Siempre sale alguien que presume de vencer una supuesta adicción, cuando nunca la tuvo en realidad. Es muy común, por ejemplo, que alguien diga: “mi padre (o mi abuelo o quien sea) fumaba, pero un día se decidió, tiró el cigarro y jamás volvió a tocar uno”. Son historias falsas, por completo o a medias. En realidad, el citado señor (si es que existió tal historia) no debió ser un fumador en serio, porque lo que gusta de verdad no se deja de un momento a otro. Lo mismo se puede decir de cualquier adicción, pues todas ellas son un gusto personal vuelto hábito y dependencia.
Además, hay vicios que son compatibles con nuestra personalidad y otros no. Todos somos distintos. Por ejemplo, yo podría dejar de tomar cerveza de un momento a otro, porque en realidad nunca me ha gustado mucho la cerveza. Lo mismo puedo decir del tequila, del ron o de casi cualquier bebida alcohólica. Usar ese ejemplo para acreditar mi fuerza de voluntad frente a un aficionado a las copas sería una trampa, pero así sucede con muchas personas: hacen pasar sus carencias de afición por cualidades frente a los demás. Es el caso de los flacos inapetentes que se sienten dueños de una gran fuerza de voluntad frente a los gorditos que aman la comida. Algo similar ocurre con los que nacieron con poca inclinación hacia la sensualidad y el deseo: como no necesitan mucho el sexo lo miran como algo pecaminoso y abominable. Es simplemente su naturaleza.
Además, existen virtudes comunes y virtudes extraordinarias. Unas exigen poco, otras mucho. En cada ser se combinan de distinta forma. No pretendamos que los demás posean nuestra muy particular combinación de cualidades o, mejor dicho, de ausencia de defectos, pues cada uno juega sus cartas como puede.

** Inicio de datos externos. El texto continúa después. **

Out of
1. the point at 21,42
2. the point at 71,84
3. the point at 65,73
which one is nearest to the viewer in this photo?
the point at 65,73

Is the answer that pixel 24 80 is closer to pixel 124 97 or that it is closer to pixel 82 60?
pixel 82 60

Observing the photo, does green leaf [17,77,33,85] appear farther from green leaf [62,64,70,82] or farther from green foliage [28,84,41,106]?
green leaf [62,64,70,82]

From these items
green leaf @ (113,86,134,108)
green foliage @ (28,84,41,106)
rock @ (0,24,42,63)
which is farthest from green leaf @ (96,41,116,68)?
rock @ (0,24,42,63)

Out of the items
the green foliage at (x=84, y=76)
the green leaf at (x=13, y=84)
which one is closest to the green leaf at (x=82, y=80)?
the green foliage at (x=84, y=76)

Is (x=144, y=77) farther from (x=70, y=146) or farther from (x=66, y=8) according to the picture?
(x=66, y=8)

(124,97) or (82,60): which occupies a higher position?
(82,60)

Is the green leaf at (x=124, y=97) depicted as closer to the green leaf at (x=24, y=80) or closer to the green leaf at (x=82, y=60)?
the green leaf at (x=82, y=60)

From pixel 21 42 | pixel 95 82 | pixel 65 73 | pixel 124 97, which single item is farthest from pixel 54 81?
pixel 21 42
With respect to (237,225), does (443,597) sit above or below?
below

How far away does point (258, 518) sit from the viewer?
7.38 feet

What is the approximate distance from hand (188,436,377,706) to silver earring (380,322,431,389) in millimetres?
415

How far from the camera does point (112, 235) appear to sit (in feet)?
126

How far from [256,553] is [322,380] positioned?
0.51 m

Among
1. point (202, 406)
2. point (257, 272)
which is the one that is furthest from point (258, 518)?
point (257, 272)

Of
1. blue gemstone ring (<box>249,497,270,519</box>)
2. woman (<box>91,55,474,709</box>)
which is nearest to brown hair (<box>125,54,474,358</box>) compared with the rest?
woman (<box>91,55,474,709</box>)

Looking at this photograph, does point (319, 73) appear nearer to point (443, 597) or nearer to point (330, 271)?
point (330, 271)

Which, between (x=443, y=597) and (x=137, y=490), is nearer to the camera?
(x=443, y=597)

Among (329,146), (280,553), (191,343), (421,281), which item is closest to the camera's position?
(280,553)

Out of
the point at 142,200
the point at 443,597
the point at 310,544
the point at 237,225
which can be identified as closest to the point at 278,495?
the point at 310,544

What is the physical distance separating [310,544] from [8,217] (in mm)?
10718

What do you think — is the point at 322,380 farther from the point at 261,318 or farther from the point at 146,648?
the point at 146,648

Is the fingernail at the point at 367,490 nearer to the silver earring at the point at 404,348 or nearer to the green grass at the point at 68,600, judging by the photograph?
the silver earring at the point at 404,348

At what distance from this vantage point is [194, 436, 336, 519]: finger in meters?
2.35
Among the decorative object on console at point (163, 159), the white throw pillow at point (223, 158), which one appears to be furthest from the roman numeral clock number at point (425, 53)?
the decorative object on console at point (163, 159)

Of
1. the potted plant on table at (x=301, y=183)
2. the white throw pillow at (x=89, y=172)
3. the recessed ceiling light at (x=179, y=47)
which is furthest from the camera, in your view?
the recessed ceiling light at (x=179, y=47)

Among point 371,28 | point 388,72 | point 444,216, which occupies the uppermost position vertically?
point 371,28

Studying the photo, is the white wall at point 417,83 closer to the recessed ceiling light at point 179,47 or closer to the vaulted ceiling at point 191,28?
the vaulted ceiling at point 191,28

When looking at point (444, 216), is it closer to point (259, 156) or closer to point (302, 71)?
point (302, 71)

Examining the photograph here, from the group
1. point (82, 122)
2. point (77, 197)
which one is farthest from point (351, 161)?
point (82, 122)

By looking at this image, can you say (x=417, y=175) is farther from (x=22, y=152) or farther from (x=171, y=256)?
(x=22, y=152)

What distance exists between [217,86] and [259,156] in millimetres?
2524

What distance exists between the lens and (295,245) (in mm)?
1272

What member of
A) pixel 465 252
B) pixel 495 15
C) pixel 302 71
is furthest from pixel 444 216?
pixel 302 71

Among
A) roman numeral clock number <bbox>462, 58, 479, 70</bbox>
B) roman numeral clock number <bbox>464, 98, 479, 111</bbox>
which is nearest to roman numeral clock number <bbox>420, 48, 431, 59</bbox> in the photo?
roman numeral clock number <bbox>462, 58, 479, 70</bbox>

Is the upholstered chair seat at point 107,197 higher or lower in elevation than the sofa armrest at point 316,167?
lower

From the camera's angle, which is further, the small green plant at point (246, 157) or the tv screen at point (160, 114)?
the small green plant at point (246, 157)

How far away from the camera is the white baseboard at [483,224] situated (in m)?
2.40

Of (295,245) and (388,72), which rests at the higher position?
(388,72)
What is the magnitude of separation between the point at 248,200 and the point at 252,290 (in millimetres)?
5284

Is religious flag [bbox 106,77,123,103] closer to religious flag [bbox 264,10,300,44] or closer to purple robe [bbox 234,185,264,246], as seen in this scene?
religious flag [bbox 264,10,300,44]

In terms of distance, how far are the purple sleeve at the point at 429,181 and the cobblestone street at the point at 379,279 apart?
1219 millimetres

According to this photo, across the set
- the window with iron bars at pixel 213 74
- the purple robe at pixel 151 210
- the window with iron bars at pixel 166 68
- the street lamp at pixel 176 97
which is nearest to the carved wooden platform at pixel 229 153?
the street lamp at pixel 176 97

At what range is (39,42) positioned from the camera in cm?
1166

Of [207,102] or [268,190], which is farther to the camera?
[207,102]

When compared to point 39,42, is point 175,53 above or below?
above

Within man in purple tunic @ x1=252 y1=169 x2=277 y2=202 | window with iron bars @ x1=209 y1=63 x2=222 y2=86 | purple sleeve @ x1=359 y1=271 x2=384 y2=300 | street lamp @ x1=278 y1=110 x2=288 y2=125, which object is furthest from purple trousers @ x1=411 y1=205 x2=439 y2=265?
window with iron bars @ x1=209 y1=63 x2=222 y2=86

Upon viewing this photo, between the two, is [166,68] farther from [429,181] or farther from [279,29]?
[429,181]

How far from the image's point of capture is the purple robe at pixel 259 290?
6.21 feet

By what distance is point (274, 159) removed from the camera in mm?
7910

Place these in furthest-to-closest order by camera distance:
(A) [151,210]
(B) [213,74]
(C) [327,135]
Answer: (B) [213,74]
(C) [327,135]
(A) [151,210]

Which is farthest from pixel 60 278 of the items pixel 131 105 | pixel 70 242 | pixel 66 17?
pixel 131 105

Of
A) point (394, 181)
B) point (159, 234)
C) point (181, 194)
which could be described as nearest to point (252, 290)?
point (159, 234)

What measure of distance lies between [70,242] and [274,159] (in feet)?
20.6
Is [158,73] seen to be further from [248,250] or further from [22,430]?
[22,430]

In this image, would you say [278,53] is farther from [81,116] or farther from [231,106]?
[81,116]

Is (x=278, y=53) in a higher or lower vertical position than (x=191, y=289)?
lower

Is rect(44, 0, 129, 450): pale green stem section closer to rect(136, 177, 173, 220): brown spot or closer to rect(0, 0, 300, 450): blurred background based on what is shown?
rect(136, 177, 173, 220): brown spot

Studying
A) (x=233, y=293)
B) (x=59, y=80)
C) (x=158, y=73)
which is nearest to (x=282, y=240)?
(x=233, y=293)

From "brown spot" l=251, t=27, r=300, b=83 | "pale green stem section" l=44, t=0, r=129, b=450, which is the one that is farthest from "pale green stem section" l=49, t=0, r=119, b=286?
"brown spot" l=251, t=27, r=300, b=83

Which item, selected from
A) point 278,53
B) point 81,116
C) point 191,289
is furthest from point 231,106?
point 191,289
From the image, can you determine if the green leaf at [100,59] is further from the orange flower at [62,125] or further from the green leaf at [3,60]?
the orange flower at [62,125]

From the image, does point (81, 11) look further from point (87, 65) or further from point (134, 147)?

A veces somos muy duros para juzgar a los demás. Al adicto a las drogas, por ejemplo, lo miramos como se mira a un desperdicio. Claro, si tuvimos la fortuna de vivir con relativa comodidad y en un medio grato, de no sufrir carencias graves, de no estar expuestos a condiciones adversas, de no conocer la necesidad de evadirnos del sufrimiento, de no vivir con la carga de la violencia familiar, las drogas nos parecen algo lejano y podemos sentirnos lejos de su influjo. En realidad, la diferencia entre una vida productiva y otra decadente es muchas veces resultado de la suerte, no de la virtud.
Si pudiéramos darnos cuenta de ello cambiaría nuestra forma de percibir a los demás. En lugar de juzgar trataríamos de comprender. La vida colectiva sería un tanto más grata y un poco menos dramática, creo yo.